The Courage To Get Well

by Laura

I am beginning to feel the warm shine and embrace of happiness again. I have not been able to say that for many months. I feel true DESIRE for something positive for the first time in a long time. I want to LIVE, and I want to be WELL. It feels so good to feel a creative spark of any kind right now. Be it little, I am grateful for any feelings of desire to take care of myself and feel deserving of a healthy, happy life again!

The relentless chronic pain of Fibromyalgia and its accompanying depression can take you down into a dark hole. It’s one that you feel like you might not have the strength to ever climb out of.. ever. (most days). After all I have been through since 1988,  I never thought I would get back here, but I did. Over the years, life has been a series of many more good days than bad days, and for that I am eternally grateful to God. I took control of this nasty condition early on, and learned to manage it through the mind-body connection coupled with a host of trial and error natural and traditional methodologies.
....
• Activity 1
Update a passage from the essay on getting well: begin at the words "The Courage To", stop after "happy life again!", and swap "happiness" for "joy".
• Activity 2
Write what comes next in the essay on getting well, picking up after its last sentence.
The records that come next have nothing to do with the essay on getting well.
....
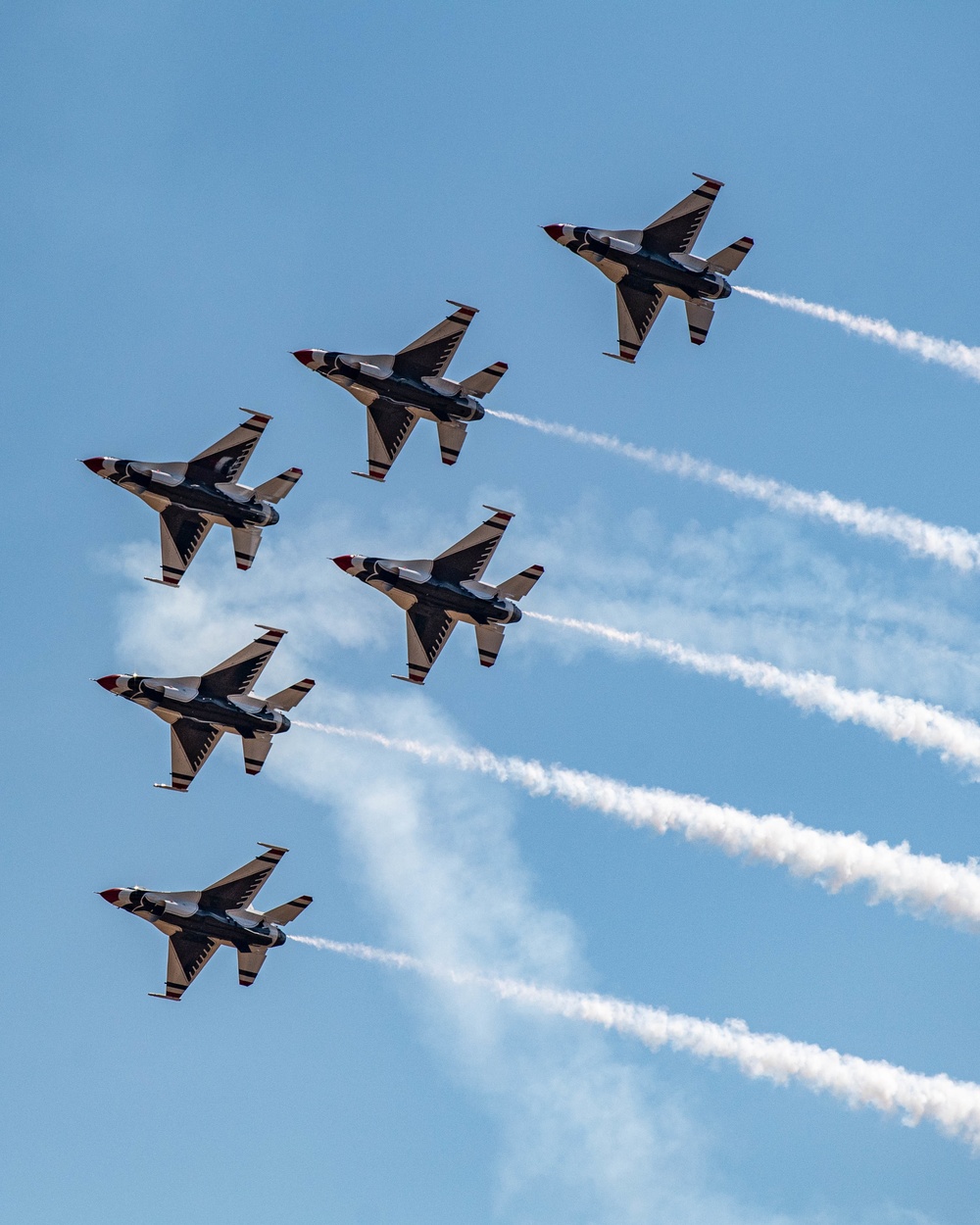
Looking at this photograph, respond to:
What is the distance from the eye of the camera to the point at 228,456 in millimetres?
85375

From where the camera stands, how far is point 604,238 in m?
83.5

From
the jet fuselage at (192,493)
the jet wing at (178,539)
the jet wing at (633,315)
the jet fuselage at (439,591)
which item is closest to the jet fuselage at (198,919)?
the jet wing at (178,539)

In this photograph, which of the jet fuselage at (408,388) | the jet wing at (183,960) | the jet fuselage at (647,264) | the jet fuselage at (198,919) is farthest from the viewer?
the jet wing at (183,960)

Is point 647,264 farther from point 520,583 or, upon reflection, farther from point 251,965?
point 251,965

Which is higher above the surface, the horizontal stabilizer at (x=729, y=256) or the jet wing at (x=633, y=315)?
the horizontal stabilizer at (x=729, y=256)

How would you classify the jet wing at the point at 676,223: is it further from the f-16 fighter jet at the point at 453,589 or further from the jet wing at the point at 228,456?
the jet wing at the point at 228,456

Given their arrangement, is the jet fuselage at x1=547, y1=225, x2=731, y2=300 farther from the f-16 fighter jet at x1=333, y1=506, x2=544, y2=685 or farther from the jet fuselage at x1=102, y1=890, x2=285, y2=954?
the jet fuselage at x1=102, y1=890, x2=285, y2=954

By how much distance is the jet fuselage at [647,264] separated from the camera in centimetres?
8331

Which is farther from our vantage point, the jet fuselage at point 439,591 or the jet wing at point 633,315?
the jet wing at point 633,315

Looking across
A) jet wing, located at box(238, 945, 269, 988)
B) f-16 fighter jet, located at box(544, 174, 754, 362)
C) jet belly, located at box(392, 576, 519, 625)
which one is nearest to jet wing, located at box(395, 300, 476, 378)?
f-16 fighter jet, located at box(544, 174, 754, 362)

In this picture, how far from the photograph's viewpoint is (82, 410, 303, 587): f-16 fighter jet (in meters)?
84.8

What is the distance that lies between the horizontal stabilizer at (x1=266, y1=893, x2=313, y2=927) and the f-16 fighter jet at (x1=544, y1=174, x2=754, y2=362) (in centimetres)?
3251

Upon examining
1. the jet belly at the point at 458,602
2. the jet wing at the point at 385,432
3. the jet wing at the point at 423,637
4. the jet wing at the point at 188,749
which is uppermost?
the jet wing at the point at 385,432

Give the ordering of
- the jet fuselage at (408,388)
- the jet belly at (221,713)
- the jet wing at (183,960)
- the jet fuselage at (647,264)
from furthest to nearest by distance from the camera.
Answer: the jet wing at (183,960)
the jet belly at (221,713)
the jet fuselage at (408,388)
the jet fuselage at (647,264)
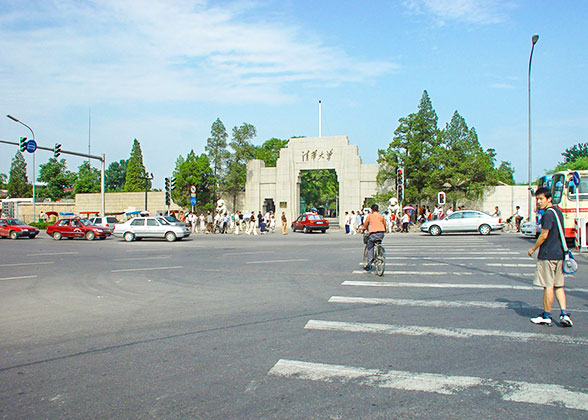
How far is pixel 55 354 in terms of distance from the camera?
226 inches

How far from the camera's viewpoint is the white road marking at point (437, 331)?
19.9 feet

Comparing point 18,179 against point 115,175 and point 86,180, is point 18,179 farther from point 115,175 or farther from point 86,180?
point 115,175

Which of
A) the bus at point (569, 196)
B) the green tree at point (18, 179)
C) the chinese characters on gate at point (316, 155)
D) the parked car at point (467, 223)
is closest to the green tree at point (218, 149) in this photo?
the chinese characters on gate at point (316, 155)

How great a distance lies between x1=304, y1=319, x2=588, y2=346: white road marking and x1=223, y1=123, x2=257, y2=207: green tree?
41.7m

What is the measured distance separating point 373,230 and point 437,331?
6.00 m

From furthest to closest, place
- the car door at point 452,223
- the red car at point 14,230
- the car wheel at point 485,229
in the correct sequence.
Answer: the red car at point 14,230 < the car door at point 452,223 < the car wheel at point 485,229

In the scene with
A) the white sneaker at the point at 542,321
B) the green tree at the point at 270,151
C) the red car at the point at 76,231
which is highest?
the green tree at the point at 270,151

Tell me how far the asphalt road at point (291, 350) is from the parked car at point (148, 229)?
17066 mm

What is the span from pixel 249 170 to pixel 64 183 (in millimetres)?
51323

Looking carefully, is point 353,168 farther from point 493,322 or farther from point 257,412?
point 257,412

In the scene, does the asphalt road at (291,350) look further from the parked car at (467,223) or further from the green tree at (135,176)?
the green tree at (135,176)

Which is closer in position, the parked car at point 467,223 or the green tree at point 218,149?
the parked car at point 467,223

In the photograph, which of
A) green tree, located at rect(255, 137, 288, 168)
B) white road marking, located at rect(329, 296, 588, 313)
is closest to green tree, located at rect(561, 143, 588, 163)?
green tree, located at rect(255, 137, 288, 168)

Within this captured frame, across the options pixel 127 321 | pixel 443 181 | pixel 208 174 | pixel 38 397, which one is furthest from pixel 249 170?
pixel 38 397
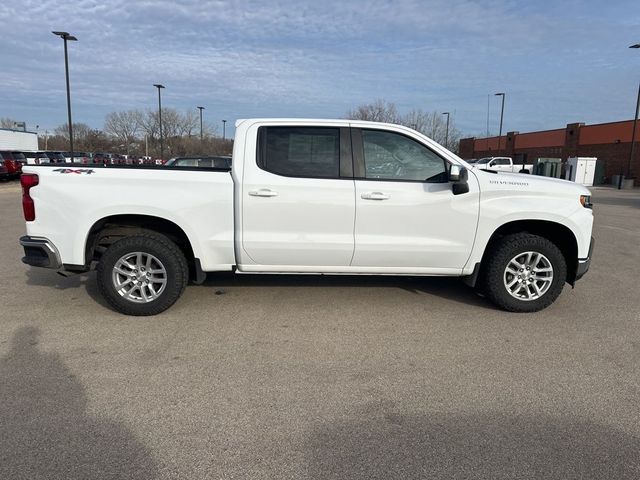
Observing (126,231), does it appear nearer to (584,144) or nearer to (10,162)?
(10,162)

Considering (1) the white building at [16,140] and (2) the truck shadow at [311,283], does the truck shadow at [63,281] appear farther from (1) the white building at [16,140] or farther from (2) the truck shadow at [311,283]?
(1) the white building at [16,140]

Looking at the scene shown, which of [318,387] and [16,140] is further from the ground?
[16,140]

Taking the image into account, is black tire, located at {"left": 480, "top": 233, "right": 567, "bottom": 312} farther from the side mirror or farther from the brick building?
the brick building

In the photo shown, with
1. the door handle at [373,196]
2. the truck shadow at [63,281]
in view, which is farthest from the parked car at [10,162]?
the door handle at [373,196]

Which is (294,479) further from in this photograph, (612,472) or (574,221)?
(574,221)

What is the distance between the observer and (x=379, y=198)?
456cm

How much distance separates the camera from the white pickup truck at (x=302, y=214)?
14.7 feet

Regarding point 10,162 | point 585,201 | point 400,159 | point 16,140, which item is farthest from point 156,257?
point 16,140

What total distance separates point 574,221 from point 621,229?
28.6ft

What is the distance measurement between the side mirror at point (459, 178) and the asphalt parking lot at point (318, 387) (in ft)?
4.46

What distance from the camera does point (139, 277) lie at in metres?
4.62

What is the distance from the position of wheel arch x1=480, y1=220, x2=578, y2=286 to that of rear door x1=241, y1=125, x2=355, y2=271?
65.8 inches

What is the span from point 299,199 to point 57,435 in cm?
277

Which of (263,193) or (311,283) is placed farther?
(311,283)
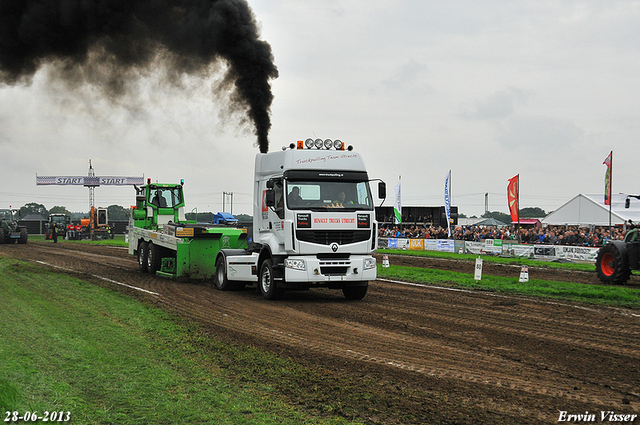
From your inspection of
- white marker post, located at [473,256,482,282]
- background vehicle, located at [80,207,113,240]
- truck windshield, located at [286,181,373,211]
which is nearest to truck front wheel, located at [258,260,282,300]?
truck windshield, located at [286,181,373,211]

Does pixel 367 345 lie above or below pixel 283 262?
below

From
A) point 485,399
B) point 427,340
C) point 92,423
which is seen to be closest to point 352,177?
point 427,340

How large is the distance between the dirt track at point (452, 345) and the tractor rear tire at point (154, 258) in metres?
4.30

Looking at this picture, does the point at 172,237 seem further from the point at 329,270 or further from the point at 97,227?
the point at 97,227

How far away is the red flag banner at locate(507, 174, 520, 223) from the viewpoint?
30.9 metres

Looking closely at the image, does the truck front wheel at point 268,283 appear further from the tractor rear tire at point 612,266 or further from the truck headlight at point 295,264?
the tractor rear tire at point 612,266

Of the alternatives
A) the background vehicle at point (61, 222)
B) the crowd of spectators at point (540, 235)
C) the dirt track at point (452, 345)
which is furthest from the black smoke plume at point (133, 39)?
the background vehicle at point (61, 222)

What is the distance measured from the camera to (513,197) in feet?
103

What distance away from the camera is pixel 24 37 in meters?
15.4

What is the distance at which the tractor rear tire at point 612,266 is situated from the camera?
59.1ft

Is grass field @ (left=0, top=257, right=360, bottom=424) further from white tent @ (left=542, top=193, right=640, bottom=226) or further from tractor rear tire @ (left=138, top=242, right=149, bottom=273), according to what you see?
white tent @ (left=542, top=193, right=640, bottom=226)

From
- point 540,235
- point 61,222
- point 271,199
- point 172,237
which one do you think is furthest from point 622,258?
point 61,222

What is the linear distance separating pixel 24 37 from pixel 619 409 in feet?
53.7

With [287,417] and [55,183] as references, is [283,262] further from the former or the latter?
[55,183]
....
• Expected output 1
The Courage To Get Well

by Laura

I am beginning to feel the warm shine and embrace of joy again. I have not been able to say that for many months. I feel true DESIRE for something positive for the first time in a long time. I want to LIVE, and I want to be WELL. It feels so good to feel a creative spark of any kind right now. Be it little, I am grateful for any feelings of desire to take care of myself and feel deserving of a healthy, happy life again!

• Expected output 2
I was on the best run of feeling really well for 4 years straight from January 2007 to Fall 2010, and thought I had “turned a corner”. I had found the things that helped me feel better, and the things that I needed to avoid. I still fought with migraine headaches, and a few not so good days, but for the most part I was a completely different person compared to the woman who was walking with a cane in the early 90’s,  and being shown a very bleak future by doctors.

During those good years, I experienced a fairly normal life, and got a little too relaxed about maintaining my health. I suppose I got too cocky and thought I was “better”. No..Not the case! In my case, and in many autoimmune conditions like mine, it’s all about self-care, and life management. Stress is the #1 worst thing for chronic pain sufferers. I look back now and see that I put myself into impossibly stressful situations, which worsened my condition. If you let up on the important things you need to be doing, pain will rear its ugly head with a vengeance. And boy did it ever!!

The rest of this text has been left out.